*** Opening DATA SUPPLIED ***

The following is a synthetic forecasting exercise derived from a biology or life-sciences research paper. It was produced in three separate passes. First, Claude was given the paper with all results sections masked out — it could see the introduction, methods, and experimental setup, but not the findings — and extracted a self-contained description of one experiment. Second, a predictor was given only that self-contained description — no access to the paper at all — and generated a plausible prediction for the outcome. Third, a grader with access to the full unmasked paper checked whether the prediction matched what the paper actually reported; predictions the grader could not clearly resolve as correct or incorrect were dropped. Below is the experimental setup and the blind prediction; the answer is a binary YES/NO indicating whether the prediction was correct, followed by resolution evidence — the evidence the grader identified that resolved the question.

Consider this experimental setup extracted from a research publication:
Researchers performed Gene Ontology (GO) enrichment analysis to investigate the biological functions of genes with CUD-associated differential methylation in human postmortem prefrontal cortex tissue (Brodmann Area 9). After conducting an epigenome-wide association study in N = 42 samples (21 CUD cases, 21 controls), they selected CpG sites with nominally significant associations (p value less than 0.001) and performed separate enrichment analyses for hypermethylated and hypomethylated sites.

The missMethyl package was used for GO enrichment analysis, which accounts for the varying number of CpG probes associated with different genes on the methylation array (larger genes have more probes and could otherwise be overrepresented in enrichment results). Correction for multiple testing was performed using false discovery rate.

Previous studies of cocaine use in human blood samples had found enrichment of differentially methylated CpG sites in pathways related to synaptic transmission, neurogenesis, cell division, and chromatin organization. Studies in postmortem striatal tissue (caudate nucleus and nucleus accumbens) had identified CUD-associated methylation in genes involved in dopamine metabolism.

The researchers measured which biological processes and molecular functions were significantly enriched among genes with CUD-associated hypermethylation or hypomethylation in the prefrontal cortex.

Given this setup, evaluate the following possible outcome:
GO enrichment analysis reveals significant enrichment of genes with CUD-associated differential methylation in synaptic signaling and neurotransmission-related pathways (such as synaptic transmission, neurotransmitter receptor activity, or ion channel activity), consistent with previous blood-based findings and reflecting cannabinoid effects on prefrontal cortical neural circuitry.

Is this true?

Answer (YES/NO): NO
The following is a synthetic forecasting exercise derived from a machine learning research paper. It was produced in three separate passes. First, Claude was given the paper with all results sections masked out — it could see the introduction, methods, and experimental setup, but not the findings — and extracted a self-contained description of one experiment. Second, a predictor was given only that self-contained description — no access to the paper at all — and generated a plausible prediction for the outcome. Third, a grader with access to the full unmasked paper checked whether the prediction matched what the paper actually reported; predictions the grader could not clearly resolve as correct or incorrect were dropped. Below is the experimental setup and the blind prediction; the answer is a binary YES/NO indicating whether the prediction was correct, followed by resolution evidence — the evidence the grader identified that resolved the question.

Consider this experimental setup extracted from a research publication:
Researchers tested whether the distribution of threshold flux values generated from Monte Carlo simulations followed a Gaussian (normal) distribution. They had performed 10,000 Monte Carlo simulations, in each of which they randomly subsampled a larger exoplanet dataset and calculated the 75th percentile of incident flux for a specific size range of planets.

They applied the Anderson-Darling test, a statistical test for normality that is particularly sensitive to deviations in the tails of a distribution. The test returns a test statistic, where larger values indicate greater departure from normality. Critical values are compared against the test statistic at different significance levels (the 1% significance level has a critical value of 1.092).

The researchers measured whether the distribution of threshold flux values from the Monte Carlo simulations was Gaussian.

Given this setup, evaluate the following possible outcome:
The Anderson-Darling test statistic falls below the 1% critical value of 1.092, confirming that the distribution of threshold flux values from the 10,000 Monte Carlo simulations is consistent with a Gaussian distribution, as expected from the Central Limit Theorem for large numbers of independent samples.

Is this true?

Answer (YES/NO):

*** Closing DATA SUPPLIED ***

TASK STATEMENT ->
Would you write out the data exactly as it reads?

ANSWER TO THIS TASK ->
The following is a synthetic forecasting exercise derived from a biology or life-sciences research paper. It was produced in three separate passes. First, Claude was given the paper with all results sections masked out — it could see the introduction, methods, and experimental setup, but not the findings — and extracted a self-contained description of one experiment. Second, a predictor was given only that self-contained description — no access to the paper at all — and generated a plausible prediction for the outcome. Third, a grader with access to the full unmasked paper checked whether the prediction matched what the paper actually reported; predictions the grader could not clearly resolve as correct or incorrect were dropped. Below is the experimental setup and the blind prediction; the answer is a binary YES/NO indicating whether the prediction was correct, followed by resolution evidence — the evidence the grader identified that resolved the question.

Consider this experimental setup extracted from a research publication:
Researchers performed Gene Ontology (GO) enrichment analysis to investigate the biological functions of genes with CUD-associated differential methylation in human postmortem prefrontal cortex tissue (Brodmann Area 9). After conducting an epigenome-wide association study in N = 42 samples (21 CUD cases, 21 controls), they selected CpG sites with nominally significant associations (p value less than 0.001) and performed separate enrichment analyses for hypermethylated and hypomethylated sites.

The missMethyl package was used for GO enrichment analysis, which accounts for the varying number of CpG probes associated with different genes on the methylation array (larger genes have more probes and could otherwise be overrepresented in enrichment results). Correction for multiple testing was performed using false discovery rate.

Previous studies of cocaine use in human blood samples had found enrichment of differentially methylated CpG sites in pathways related to synaptic transmission, neurogenesis, cell division, and chromatin organization. Studies in postmortem striatal tissue (caudate nucleus and nucleus accumbens) had identified CUD-associated methylation in genes involved in dopamine metabolism.

The researchers measured which biological processes and molecular functions were significantly enriched among genes with CUD-associated hypermethylation or hypomethylation in the prefrontal cortex.

Given this setup, evaluate the following possible outcome:
GO enrichment analysis reveals significant enrichment of genes with CUD-associated differential methylation in synaptic signaling and neurotransmission-related pathways (such as synaptic transmission, neurotransmitter receptor activity, or ion channel activity), consistent with previous blood-based findings and reflecting cannabinoid effects on prefrontal cortical neural circuitry.

Is this true?

Answer (YES/NO): NO
The following is a synthetic forecasting exercise derived from a machine learning research paper. It was produced in three separate passes. First, Claude was given the paper with all results sections masked out — it could see the introduction, methods, and experimental setup, but not the findings — and extracted a self-contained description of one experiment. Second, a predictor was given only that self-contained description — no access to the paper at all — and generated a plausible prediction for the outcome. Third, a grader with access to the full unmasked paper checked whether the prediction matched what the paper actually reported; predictions the grader could not clearly resolve as correct or incorrect were dropped. Below is the experimental setup and the blind prediction; the answer is a binary YES/NO indicating whether the prediction was correct, followed by resolution evidence — the evidence the grader identified that resolved the question.

Consider this experimental setup extracted from a research publication:
Researchers tested whether the distribution of threshold flux values generated from Monte Carlo simulations followed a Gaussian (normal) distribution. They had performed 10,000 Monte Carlo simulations, in each of which they randomly subsampled a larger exoplanet dataset and calculated the 75th percentile of incident flux for a specific size range of planets.

They applied the Anderson-Darling test, a statistical test for normality that is particularly sensitive to deviations in the tails of a distribution. The test returns a test statistic, where larger values indicate greater departure from normality. Critical values are compared against the test statistic at different significance levels (the 1% significance level has a critical value of 1.092).

The researchers measured whether the distribution of threshold flux values from the Monte Carlo simulations was Gaussian.

Given this setup, evaluate the following possible outcome:
The Anderson-Darling test statistic falls below the 1% critical value of 1.092, confirming that the distribution of threshold flux values from the 10,000 Monte Carlo simulations is consistent with a Gaussian distribution, as expected from the Central Limit Theorem for large numbers of independent samples.

Is this true?

Answer (YES/NO):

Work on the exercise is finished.